Monday, December 5, 2011

mind body mama: Dislocated


Nine years ago I pushed a baby into the world after nine months of swelling pregnancy and fourteen hours of heaving labor.  The valley was in the early hours of what would become a ferocious ice storm when my water broke.   Sweetie drove me to the hospital around the mountain we’d expected to drive over;  the roads were sheeted with ice.  In the eerie mid-night we passed a function hall.  In its all but deserted parking lot a man in shirt sleeves and a bow-tie talked on a cell phone.  I wondered if we shouldn’t stop to help, maybe it was some kind of emergency.  Gradually  I remembered we were some kind of emergency: I was a woman in labor, driving to the hospital in an ice storm.

The sense of dislocation I had during that surreal drive did not dissipate in the weeks following my daughter’s birth.  I was still caught in the experience of birthing her—from the yellow brine that splashed out of me onto the wooden floor to the pile of dirty linens stacked beside the birthing room toilet; from the icy sweetness of the fruit punch my doula held to my lips to the  surgical light that pierced my eyes when the midwife stitched my perineum; from the contractions that moved like fire across my belly to the sweet absence of all self consciousness when a room full of women cheered for me to pee. 

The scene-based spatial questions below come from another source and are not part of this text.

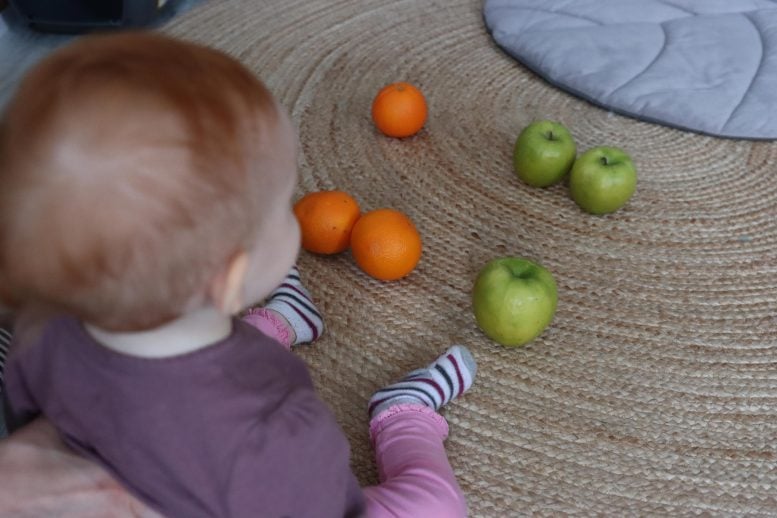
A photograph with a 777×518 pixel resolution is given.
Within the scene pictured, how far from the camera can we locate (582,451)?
2.88ft

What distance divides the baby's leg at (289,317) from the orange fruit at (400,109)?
38 centimetres

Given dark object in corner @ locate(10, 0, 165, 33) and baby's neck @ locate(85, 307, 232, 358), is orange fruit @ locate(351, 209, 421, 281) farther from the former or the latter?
dark object in corner @ locate(10, 0, 165, 33)

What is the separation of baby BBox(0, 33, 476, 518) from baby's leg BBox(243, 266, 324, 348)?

Some weeks afterward I remember walking in town with my little bundle of baby tethered to my chest and marvelling at all the dressed and upright people.  How is it that we move through the world like this, with modesty and decorum and any sense of propriety, when so many of us have recently been naked and sweating in the presence of God and medicine and the brand new people we grew in our bodies?   I wondered how women come back from those months of hemmorroids and urinary incontinence and heartburn and breasts with aureoles the size of dinner plates, let alone that night of blood and shit and screaming pain, to ever pretend that mustache bleaching or nail tips have  relevance.  I walked the city street, changed my baby’s diaper, drank a coffee, but some part of me was still in that night I would describe as ”sexual and religious ecstasy.”  My baby was out, a girl growing in the world, but I had not left that labor room.

In the wake of the Penn State child rape scandal I’ve been thinking about—and feeling—this kind of dislocation again.  Suddenly the airwaves, the internet, the newspapers and water coolers are flooded with the reality of adults hurting and failing children.  Incredulity is the affect of the moment as the world comes to common consciousness of the fact that adults hurt children, and other adults let it happen.

But for those of us who have been perpetrated against—and those of us who believe those who have been perpetrated against, and who work with and serve and advocate for those who have been perpetrated against—there is nothing new about the reality of sexual violence against children.  Wherever we are—at the gym or the coffee shop or the supermarket—some part of us is always caught in the reality of violation and cruelty.  Survivors move out and grow in the world, but some part of us never leaves the moment of our most grievous injury. 

And like the army of women who have gestated and birthed, the army of those who know the truth about child predation is legion. 

What I’m puzzling now is the paradox of this incredulity and widespread knowledge.  How the culture can be surprised by the truth of child sexual abuse while such vast numbers of us already know it, having learned in the very cruelest way.  What I’m puzzling now is how any of us are compelled to be upright and dressed, to move through the world with modesty and decorum, knowing that adults routinely violate children and other adults let it happen. 

The question for me really is not why Penn State football fans rioted in the streets when their beloved football coach was fired.  The question for me is why those of us who have been wronged do not riot in the street every day.  If our private grief were made public, our anguish and keening, the red light of our rage could burn this world down to the ground.

2 comments:

tekeal said...

your writing is purity in essence. words like windows into WHAT IS. how could the obvious not have been spoken so clearly and poignantly before?

again, thank you.

Lynne Marie Wanamaker said...

Tekeal, I'm so honored to host you here. Thank you so much for reading my words.